Anies sebelumnya telah menetapkan lima kriteria. Kriteria ini terdiri dari bisa berkontribusi ke kemenangan Pemilihan Presiden alias Pilpres 2024, mampu menyolidkan koalisi partai politik, dapat mengefektifkan kerja sama dalam pemerintah, mempunyai visi-misi yang selaras, dan memiliki kecocokan.
“Mudah-mudahan (dalam) beberapa waktu ke depan bisa selesai proses pemilihan bakal calon wakil presiden saya. Sekarang lagi dibahas pemenuhan kriterianya. Kalau lima kriteria sebelumnya, mudah. Tapi kriteria nol ini yang lagi dicari,” kata Anies di acara Indonesia Data and Economic (IDE) Conference di Jakarta Pusat pada 20 Juli 2023.
Selain Aher, ketua umum Partai Demokrat Agus Harimurti Yudhoyono (AHY) juga mewarnai bursa kandidat bakal cawapres untuk Anies. Berbeda dengan Aher, AHY belum pernah mengemban jabat publik yang terpilih.
Dosen yang Terjun ke Politik
Jauh sebelum memperoleh mandat gubernur, Aher berkarier sebagai dosen di sejumlah universitas.

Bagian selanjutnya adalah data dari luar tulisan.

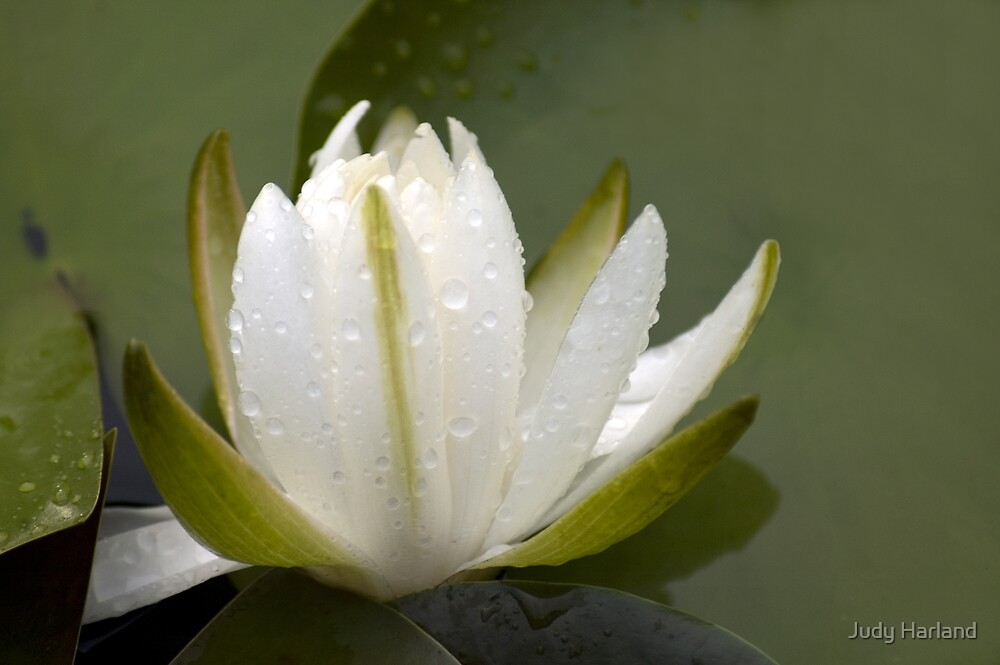 White Water Lily with Raindrops by J Harland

Pria kelahiran Sukabumi, Jawa Barat, ini pernah mengajar di Lembaga Dakwah dan Studi Islam Al-Hikmah di Jakarta Selatan, Universitas Ibnu Chaldun di Jakarta Timur, dan Universitas Indonesia di Depok, Jawa Barat.

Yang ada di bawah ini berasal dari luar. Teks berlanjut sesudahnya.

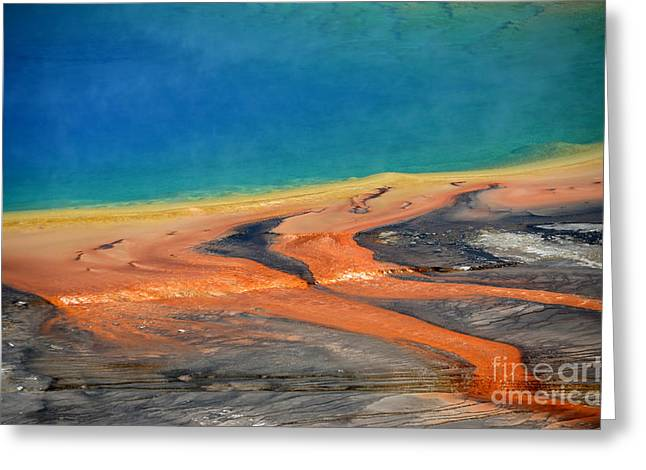Hot Springs Yellowstone Midway Hot Springs Yellowstone Hot Greeting Cards - Yellowstone Grand Prismatic Close Up Greeting Card by Debra Thompson
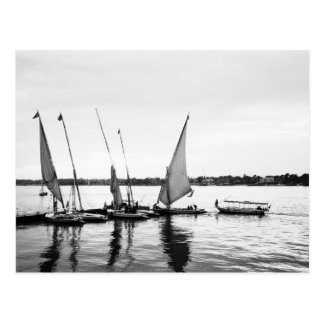 Luxor Egypt, Feluccas on the Nile 2 Postcard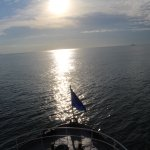 Photo of Panama Marine Adventures - Day Tours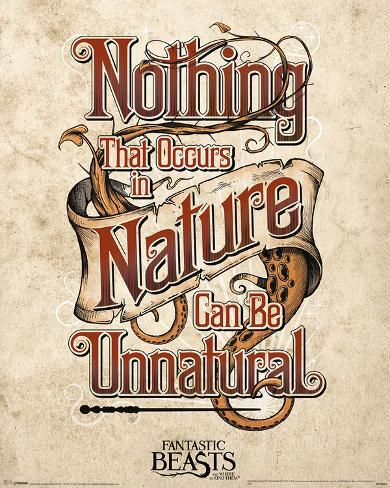 Fantastic Beasts- Nothing Unnatural In Nature Mini Poster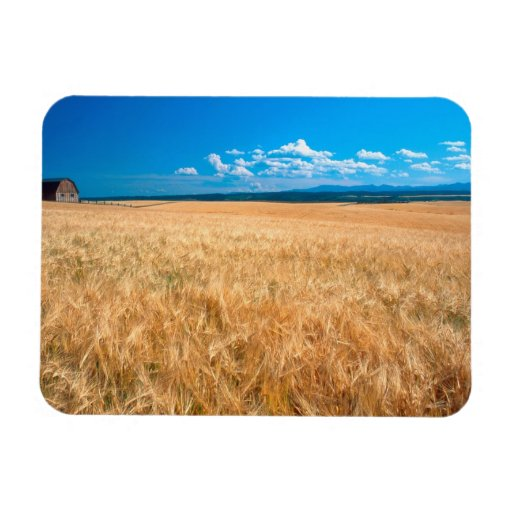 North America, USA, Idaho. Barley field in Flexible Magnet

Aher mengajar setelah memperoleh gelar sarjana dari Lembaga Ilmu Pengetahuan Islam dan Arab (LIPIA) di Jakarta Selatan pada 1992 . Pria kelahiran 1966 itu menyelesaikan studi sarjana dengan beasiswa dari pemerintah Arab Saudi.
LIPIA merupakan universitas yang terafiliasi dengan Universitas Islam Imam Muhammad bin Saud di Riyadh, Arab Saudi. Perguruan tinggi berbasis Islam itu telah meluluskan sejumlah politisi, termasuk Ketua Umum Partai Gelombang Rakyat (Gelora) Anis Matta.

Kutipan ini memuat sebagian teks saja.